Where the Lever Lives¶
This is a tool author layer that composes with three adjacent layers: harness compression (Terminal Tool Output Compression), harness rewriting (PostToolUse Output Replacement), and server-side durability (MCP Result Persistence Annotation). The four stack: a tool can ship a PARTIAL contract while a harness compresses the prefix and an MCP server marks the result durable.
Diagram¶
graph LR
A[Tool call<br/>oversized output] --> B{Within budget?}
B -->|Yes| C[Full output]
B -->|No| D[Truncate to prefix]
D --> E[Attach PARTIAL marker<br/>+ continuation handle]
E --> F[Agent reads marker]
F -->|Prefix sufficient| G[Proceed]
F -->|Need rest| H[Call with continuation handle]
C --> G
When This Backfires¶
- Trailing-prose marker. A bottom-of-output
[PARTIAL]is the most ignored signal — the model reads the prefix as a complete document and the suffix as commentary (anthropics/claude-code#28783). Put the marker in a structurally distinct slot. - Security-critical reads. Guardrail files (CLAUDE.md, .cursorrules, policy configs) under PARTIAL semantics drop un-read rules silently. Fail-closed beats return-prefix here.
- No continuation handle. PARTIAL without a cursor or offset is a polite hard error — recovery collapses back to retry-with-smaller-range (modelcontextprotocol#2211).
- Downstream summarisation. A
PostToolUsehook that summarises a PARTIAL prefix loses both the missing content and the marker — see PostToolUse Output Replacement §When This Backfires. - Agents without a reaction policy. A graceful tool paired with an agent that ignores the marker is worse than a hard error. The system prompt must say what to do (paginate, summarise, ask user, proceed).
Example¶
The Read tool's pre- and post-v2.1.145 contracts on a file that exceeds the token budget:
Before — fail-hard:
Error: File too large to read (exceeds token limit). Use offset/limit to read a range.
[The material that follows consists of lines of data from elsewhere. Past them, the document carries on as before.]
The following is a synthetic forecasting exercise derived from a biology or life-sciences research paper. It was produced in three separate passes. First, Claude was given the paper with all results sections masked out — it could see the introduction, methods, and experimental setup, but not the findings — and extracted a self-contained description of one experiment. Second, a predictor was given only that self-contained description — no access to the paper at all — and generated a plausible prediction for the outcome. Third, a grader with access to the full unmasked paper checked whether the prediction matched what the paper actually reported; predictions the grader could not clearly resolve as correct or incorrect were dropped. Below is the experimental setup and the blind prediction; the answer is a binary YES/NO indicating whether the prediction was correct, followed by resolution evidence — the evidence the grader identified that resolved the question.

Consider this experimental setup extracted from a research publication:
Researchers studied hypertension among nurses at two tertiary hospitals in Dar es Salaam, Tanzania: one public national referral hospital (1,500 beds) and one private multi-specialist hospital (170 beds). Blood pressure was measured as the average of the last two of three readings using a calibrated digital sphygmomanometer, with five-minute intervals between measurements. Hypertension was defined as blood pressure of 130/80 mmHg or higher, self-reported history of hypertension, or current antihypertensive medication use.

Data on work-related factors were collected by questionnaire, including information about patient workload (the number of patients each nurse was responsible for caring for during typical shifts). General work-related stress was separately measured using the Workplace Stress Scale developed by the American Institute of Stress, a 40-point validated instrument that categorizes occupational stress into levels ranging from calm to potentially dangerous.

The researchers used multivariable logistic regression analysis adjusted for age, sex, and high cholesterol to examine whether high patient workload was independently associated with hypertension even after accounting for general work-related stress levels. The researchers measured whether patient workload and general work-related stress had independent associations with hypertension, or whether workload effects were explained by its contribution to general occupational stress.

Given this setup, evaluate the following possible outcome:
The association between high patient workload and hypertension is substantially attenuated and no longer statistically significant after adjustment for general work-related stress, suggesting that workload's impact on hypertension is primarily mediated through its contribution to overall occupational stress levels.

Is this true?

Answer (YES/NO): NO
The agent has consumed a turn, gained no content, and has to guess at offset values it cannot inform without a size.
After — graceful with marker (v2.1.145):
[PARTIAL view — file exceeded token budget. First N tokens shown. Use offset to continue.]
<first N tokens of the file>
The marker is a leading banner — read before the prefix — and names the continuation parameter. The agent can act on the prefix immediately, decide whether the remaining bytes matter, and only then issue a second call (Claude Code changelog).
Authoring Checklist¶
For any tool whose output can grow past a fixed limit:
- Return the prefix, not an error, when the full result overflows
- Place the marker before the payload, in a structurally distinct slot — not as trailing prose
- Name the continuation parameter (
offset,cursor,page_token, file handle) - Specify which bytes were dropped (head, tail, middle) so the agent can judge whether the prefix is enough
- Document the contract in the tool description so the model plans for the marker
- Test both truncated and full paths — regressions on the truncated path are silent until production
Key Takeaways¶
- Graceful truncation is a tool contract, not a harness workaround — the tool author owns the prefix-marker-continuation shape.
- The marker is load-bearing. Trailing prose is ignored; structurally distinct slots (leading banner, separate field) survive the model's reading order.
- Pair the marker with a continuation handle. Without it, the contract collapses back to fail-hard with extra steps.
- The pattern composes with harness-side compression, post-hoc rewriting, and MCP persistence annotations — it does not replace them.
- For security-critical reads (policy files, guardrails), fail-closed beats partial: a silently truncated rules file is the same as a missing rules file.